DOCUMENT SEGMENT

Opportunities to create prosperity through supply chain infrastructure

Africa’s poor infrastructure network affects its supply chain and trading activities. For instance, there are inadequate road networks in the sixteen landlocked nations in Africa. Asides from that, poor port administration and lack of railway networks hurts the continent too.

Although, the African Union’s (AU) Agenda 2063 has several flagship projects to boost infrastructure investments. One is the connection of African capital cities and commercial centres through a high-speed train network. This aims to facilitate the movement of goods, services, and people. Also, to reduce air freight expenses, Agenda 2023 has proposed the Single African Air-Transport Market (SAATM) to increase market access to freight air services.

I firmly believe that these problems are opportunities in disguise, which, when rightly fixed, has the potential to create prosperity for Africans, especially those in the rural areas whose goods can now be easily transported to cities. And also, with a connected high-speed train network and a single African air transport market, there will be more jobs for young Africans, thereby reducing the unemployment rate.

Nigeria’s Maradi rail line connects Kano (Nigeria) to Maradi (Niger republic), and China’s One Belt One Road (OBOR) project that plans to join 20 African countries are some of the required infrastructures that will transform logistics and supply chain activities in Africa.

Manufacturing

Manufacturing imports into Africa are still greater than their exports to other countries. Hence, Africa needs to improve its manufacturing output to meet its large market size and contribute more to the global supply chain. To realize this, Agenda 2063 proposed the Continental Commodities Strategy to promote intra-African trade and manufacturing.

Read also: The impact of e-commerce on supply chain

The strategy articulates that African countries create more value additions for their products within the regional value chain by trading more with each other. Also, African nations should be able to streamline agricultural production and transportation of raw materials to manufacturing plants within the continent and automate the distribution of finished goods to African consumers.

African leaders need to create a business environment and policy that encourages investors to bring capital and entrepreneurs to start up production in every corner of the continent.

Storage and distribution

Demand for the best warehouses continues to eclipse supply across most African cities. For instance, the Nigerian market has a long-term scarcity of quality warehousing, which remains unfulfilled. In Kenya, the market is more responsive to the demands for prime and quality warehouses. When the African continent figures out its warehousing problems, it will enhance agricultural value chains and reduce food production losses.

With eCommerce booming in Africa, with a projected annual sales of $75 billion by 2025. Africa’s distribution channel must become fully automated, and factors like payments, data, and customs regulations must aid and not hinder the logistics sector.

Large market

Africa’s rapidly growing population shows that it will become one of the biggest employers of labour in the near future. The continent is steadily becoming an attractive labour hub for trade and, more recently, through tech startups and SMEs. According to McKinsey, seventy-five percent of the growth in Africa will come from small and medium-sized enterprises (SMEs).

With the African Continental Free Trade Area (AfCFTA,) creating a single, borderless African market can be realized when stakeholders commit to building an efficient supply chain infrastructure. This implies that African regulators and governments must make policies to favour doing business, attract investment for its teeming youth population, and hone the political will to improve its supply chain system.

Conclusion

Evidence has shown that Africa is the new “bride” of many developed nations and international businesses. Still, it has a lot of work to eradicate poverty and create economic prosperity for its people. Its most significant opportunity is developing its supply chain systems, from fixing its lagging infrastructure to creating an enabling environment for manufacturers to thrive to attracting the investment needed to build storage and distribution channels that ensure the free flow of goods within and from Africa to the world.

DATA UNDER STUDY
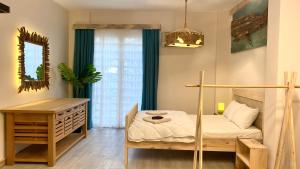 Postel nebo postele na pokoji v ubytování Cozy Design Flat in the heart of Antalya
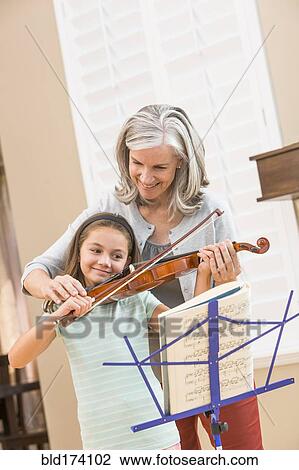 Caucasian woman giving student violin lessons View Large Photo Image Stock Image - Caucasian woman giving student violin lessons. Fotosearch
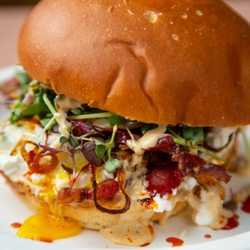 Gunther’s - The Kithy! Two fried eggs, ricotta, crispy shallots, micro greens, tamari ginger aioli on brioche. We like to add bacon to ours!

--

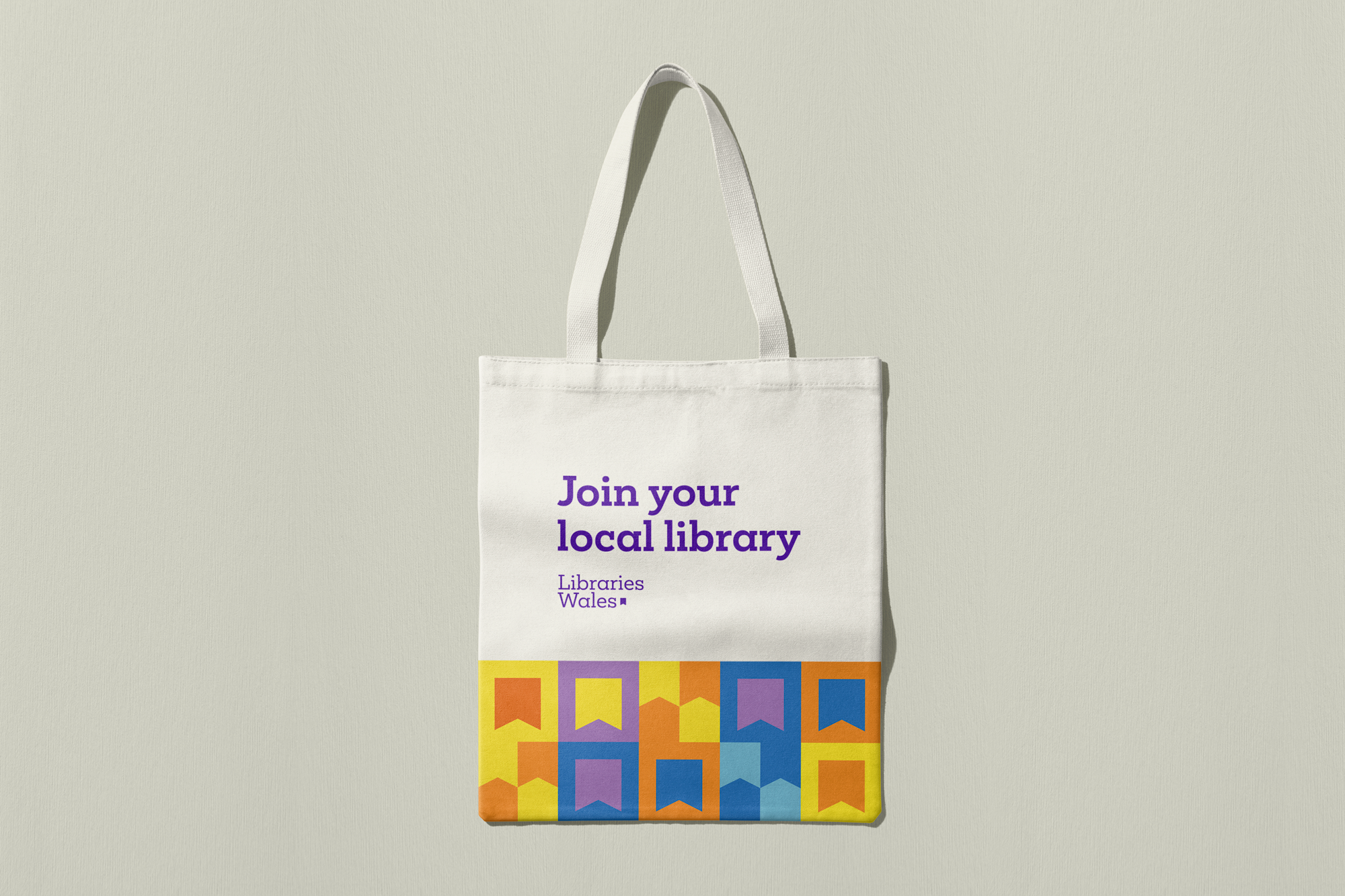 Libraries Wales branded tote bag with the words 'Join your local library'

==

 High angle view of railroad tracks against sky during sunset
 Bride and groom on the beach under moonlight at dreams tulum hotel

COMPLETE THE FOLLOWING
[A] According to the article on Africa's supply chain, what share of the growth in Africa does McKinsey say will come from small and medium-sized enterprises?
[B] Reproduce the stretch of the article on Africa's supply chain from "Evidence has shown" through "to the world.".

ANSWER SET
[A] Seventy-five percent.

[B]
Evidence has shown that Africa is the new “bride” of many developed nations and international businesses. Still, it has a lot of work to eradicate poverty and create economic prosperity for its people. Its most significant opportunity is developing its supply chain systems, from fixing its lagging infrastructure to creating an enabling environment for manufacturers to thrive to attracting the investment needed to build storage and distribution channels that ensure the free flow of goods within and from Africa to the world.